BACKGROUND
Database-searching methods based on sequence similarity have become the most commonly used tools for characterizing newly sequenced proteins. Due to the often underestimated functional diversity in protein families and superfamilies, however, it is difficult to make the characterization specific and accurate. In this work, we have extended a method for active-site identification from predicted protein structures.
RESULTS
The structural conservation and variation of the active sites of the alpha/beta hydrolases with known structures were studied. The similarities were incorporated into a three-dimensional motif that specifies essential requirements for the enzymatic functions. A threading algorithm was used to align 651 Escherichia coli open reading frames (ORFs) to one of the members of the alpha/beta hydrolase fold family.
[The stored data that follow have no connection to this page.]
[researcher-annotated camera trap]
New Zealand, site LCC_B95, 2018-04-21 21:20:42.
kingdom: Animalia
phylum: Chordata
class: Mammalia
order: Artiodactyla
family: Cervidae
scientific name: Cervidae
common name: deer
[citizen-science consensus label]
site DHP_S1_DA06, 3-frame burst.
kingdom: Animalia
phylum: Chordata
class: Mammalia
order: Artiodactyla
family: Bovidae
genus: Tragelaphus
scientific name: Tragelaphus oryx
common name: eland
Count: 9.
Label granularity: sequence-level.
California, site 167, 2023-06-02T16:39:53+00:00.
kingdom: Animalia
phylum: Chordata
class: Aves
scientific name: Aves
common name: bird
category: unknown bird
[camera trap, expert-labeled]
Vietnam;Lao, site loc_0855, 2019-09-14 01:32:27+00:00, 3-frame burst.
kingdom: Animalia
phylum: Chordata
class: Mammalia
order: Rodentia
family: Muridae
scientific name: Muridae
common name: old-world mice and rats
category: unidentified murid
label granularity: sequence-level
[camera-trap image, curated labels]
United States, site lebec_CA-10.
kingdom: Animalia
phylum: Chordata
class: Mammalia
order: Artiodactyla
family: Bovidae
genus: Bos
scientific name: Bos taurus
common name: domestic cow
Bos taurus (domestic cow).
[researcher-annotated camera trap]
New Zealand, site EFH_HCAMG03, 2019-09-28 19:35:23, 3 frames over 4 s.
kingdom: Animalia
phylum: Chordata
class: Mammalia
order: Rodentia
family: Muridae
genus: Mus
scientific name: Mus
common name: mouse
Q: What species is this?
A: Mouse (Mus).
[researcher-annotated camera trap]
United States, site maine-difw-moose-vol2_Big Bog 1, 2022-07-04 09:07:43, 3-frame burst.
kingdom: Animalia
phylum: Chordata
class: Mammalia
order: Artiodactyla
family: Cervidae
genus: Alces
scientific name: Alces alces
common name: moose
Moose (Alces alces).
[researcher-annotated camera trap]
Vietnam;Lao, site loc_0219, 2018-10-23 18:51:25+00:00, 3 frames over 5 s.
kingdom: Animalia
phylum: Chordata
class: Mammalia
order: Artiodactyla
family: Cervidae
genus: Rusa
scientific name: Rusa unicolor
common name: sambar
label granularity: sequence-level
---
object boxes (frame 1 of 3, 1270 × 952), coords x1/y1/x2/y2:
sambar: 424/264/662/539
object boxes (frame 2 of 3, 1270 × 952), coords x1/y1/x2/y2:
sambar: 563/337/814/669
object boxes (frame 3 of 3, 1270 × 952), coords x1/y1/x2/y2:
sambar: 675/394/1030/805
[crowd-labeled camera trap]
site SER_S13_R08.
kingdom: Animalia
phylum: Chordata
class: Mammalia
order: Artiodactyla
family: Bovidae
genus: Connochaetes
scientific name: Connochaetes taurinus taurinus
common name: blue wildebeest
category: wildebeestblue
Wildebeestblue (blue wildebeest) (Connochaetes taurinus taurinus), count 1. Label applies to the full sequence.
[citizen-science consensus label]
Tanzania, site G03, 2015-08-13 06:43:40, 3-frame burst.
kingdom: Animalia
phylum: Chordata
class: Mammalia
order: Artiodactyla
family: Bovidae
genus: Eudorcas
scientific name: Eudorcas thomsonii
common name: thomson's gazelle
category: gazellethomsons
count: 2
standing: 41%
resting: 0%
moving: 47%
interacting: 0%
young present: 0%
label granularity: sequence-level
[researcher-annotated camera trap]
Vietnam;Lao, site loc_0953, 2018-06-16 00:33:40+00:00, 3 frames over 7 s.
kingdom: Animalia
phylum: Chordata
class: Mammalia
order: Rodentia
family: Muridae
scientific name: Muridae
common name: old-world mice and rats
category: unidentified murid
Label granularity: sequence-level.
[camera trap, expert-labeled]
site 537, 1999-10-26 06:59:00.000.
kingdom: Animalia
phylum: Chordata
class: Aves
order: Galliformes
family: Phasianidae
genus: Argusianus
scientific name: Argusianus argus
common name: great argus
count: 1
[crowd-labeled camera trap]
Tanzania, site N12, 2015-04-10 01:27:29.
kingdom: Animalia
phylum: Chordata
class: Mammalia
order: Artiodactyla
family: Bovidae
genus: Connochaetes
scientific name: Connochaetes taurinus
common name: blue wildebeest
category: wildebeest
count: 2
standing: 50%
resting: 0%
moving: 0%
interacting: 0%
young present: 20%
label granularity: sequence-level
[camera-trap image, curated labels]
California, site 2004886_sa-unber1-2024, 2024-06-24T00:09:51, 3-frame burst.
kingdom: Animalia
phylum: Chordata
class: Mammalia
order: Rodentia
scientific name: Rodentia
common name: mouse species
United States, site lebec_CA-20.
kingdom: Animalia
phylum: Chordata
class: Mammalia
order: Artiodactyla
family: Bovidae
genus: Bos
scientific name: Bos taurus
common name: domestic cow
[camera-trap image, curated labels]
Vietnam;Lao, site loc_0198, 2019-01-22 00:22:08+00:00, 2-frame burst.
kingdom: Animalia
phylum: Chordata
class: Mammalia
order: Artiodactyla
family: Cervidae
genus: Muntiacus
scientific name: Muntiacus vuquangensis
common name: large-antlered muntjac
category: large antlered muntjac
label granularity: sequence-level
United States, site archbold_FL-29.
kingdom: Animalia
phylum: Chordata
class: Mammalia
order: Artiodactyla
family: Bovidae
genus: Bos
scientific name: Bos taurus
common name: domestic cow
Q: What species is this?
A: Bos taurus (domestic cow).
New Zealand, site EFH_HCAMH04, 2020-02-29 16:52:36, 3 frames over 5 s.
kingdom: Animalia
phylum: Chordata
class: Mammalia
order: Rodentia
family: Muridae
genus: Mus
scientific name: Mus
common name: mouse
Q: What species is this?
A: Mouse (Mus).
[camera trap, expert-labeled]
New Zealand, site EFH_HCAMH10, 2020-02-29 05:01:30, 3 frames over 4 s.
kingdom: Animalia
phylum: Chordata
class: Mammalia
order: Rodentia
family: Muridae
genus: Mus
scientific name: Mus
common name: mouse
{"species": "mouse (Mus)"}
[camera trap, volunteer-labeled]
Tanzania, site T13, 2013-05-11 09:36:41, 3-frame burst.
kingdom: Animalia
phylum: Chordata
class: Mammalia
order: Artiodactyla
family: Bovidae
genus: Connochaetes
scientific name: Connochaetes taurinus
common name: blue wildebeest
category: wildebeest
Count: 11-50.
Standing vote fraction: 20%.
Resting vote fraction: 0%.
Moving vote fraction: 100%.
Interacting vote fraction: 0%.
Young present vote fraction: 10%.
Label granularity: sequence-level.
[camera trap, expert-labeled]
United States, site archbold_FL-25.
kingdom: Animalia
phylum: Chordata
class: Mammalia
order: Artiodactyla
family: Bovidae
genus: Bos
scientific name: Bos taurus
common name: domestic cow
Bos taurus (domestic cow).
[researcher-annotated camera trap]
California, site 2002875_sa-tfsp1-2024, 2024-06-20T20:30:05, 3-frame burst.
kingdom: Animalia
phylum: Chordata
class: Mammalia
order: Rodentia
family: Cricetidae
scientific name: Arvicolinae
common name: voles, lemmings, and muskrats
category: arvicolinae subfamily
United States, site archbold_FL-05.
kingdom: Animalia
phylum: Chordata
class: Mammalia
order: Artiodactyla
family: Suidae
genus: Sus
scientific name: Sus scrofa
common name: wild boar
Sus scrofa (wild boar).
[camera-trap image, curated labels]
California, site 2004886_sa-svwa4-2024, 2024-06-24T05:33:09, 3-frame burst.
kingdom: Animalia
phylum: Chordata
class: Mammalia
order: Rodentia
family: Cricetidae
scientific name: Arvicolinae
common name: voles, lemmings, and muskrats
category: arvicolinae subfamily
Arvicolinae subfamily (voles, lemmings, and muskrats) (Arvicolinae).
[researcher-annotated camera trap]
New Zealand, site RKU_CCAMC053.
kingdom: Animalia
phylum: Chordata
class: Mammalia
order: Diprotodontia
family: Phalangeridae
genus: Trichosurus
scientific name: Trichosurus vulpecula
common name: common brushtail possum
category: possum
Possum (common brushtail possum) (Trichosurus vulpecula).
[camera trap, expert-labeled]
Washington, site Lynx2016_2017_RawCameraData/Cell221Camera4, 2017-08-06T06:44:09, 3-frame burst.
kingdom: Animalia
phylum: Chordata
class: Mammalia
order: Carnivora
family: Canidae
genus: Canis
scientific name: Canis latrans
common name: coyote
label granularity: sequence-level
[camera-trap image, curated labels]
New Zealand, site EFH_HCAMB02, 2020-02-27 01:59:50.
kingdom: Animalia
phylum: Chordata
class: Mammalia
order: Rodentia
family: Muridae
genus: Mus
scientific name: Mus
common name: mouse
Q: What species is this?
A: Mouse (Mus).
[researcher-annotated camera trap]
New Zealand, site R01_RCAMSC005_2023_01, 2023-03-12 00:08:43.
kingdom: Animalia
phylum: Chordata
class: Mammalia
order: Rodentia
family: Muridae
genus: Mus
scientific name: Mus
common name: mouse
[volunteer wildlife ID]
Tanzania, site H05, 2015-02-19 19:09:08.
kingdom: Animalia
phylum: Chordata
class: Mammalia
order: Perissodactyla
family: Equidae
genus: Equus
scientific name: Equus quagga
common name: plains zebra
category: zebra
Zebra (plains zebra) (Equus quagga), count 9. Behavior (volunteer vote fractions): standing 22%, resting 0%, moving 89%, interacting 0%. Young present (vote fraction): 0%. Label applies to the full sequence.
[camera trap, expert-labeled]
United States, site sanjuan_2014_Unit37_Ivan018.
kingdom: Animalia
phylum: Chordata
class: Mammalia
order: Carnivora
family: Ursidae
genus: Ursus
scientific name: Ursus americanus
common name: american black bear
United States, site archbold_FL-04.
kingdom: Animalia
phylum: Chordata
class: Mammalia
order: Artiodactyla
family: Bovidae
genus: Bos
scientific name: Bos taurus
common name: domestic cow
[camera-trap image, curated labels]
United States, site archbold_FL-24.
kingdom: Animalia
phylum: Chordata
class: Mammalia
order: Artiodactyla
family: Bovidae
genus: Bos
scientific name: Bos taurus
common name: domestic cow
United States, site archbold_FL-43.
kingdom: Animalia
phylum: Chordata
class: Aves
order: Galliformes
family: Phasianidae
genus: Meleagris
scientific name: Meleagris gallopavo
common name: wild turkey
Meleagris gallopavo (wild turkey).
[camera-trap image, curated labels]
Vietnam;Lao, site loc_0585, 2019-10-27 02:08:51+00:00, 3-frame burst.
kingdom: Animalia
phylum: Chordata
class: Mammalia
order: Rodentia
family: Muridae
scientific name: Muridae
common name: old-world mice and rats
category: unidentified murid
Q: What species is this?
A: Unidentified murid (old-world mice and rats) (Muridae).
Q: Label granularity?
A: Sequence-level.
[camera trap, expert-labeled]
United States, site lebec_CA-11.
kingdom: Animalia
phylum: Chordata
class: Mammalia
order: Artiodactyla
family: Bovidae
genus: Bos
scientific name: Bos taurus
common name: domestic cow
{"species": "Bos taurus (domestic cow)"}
These ORFs were then screened according to our three-dimensional motif and with an extra requirement that demands conservation of the key active-site residues among the proteins that bear significant sequence similarity to the ORFs. 17 ORFs from E. coli were predicted to have hydrolase activity and their putative active-site residues were identified. Most were in agreement with the experiments and results of other database-searching methods. The study further suggests that YHET_ECOLI, a hypothetical protein classified as a member of the UPF0017 family (an uncharacterized protein family), bears all the hallmarks of the alpha/beta hydrolase family.
CONCLUSIONS
The novel feature of our method is that it uses three-dimensional structural information for function prediction. The results demonstrate the importance and necessity of such a method to fill the gap between sequence alignment and function prediction; furthermore, the method provides a way to verify the structure predictions, which enables an expansion of the applicable scope of the threading algorithms.